**Passage for review**

St. Hildegard understands that the great work of the Bride of Christ is not unopposed. What Christ suffered in history is renewed in the Church in mystery. She understood that even the teaching authority of the Church, this inestimable gift of the Holy Spirit that safeguards all truth and means of salvation, can at certain moments fall short of upholding and protecting the Gospel. She holds firm that the Holy Spirit has not abandoned the magisterium but she is real about the members of the magisterium. Some fall under the intoxication of an over-sex and over materialized culture and society. Frail men have been given great authority and gifts, but if they lose sight of their frailty, like any other disciple, they too can compromise their ability to stand firm. The ego-inflation, insobriety and gluttony that results diminishes their capacity to exercise the teaching office of the Church, and in extreme cases can lead to total betrayal. Men who ought to be shepherds helping souls discern good and evil, instead become wolves, wolves who promote the very grayness we suffer today. Things that ought to be black and white are all grey and what ought to be true and false is confused.
When this happens, the contemplation of the Bride of Christ struggles to hold fast to her Savior. St. Hildegard does not point fingers or play the blame game. Instead, she advocates for keeping the discipline of the Christian life, a more fervently approach the sacraments, a redoubling of the works of mercy Christ has given her to do and a going ever deeper into personal prayer. This is the secret to surviving in such times - be like a bride who keeps her eyes on the bridegroom no matter what happens. The more hidden the prayer of faith and the works of mercy, the more powerful they are in keeping the Church together and the world from falling apart.

**Data under study**
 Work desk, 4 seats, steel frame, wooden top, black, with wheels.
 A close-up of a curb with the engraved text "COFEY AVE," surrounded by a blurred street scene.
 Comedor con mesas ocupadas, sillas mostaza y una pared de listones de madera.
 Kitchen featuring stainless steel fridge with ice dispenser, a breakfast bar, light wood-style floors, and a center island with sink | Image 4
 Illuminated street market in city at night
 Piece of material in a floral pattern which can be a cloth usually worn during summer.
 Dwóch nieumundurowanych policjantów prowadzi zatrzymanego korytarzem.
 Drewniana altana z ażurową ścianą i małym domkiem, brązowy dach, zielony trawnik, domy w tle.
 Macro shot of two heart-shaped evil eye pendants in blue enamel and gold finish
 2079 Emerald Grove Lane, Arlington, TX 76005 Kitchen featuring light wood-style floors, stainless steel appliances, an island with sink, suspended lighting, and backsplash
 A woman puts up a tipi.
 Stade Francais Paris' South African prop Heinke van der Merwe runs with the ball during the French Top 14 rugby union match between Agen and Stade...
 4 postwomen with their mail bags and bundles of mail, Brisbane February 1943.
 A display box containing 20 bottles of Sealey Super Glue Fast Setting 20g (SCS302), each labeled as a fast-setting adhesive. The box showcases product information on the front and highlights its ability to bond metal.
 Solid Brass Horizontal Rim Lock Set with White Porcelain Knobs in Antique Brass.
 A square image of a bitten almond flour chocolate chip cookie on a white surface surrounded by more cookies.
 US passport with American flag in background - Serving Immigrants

**What you will do**
In the passage on St. Hildegard, what do men who ought to be shepherds become instead? The items play no part in this work.

**Your solution**
They become wolves who promote the very grayness we suffer today.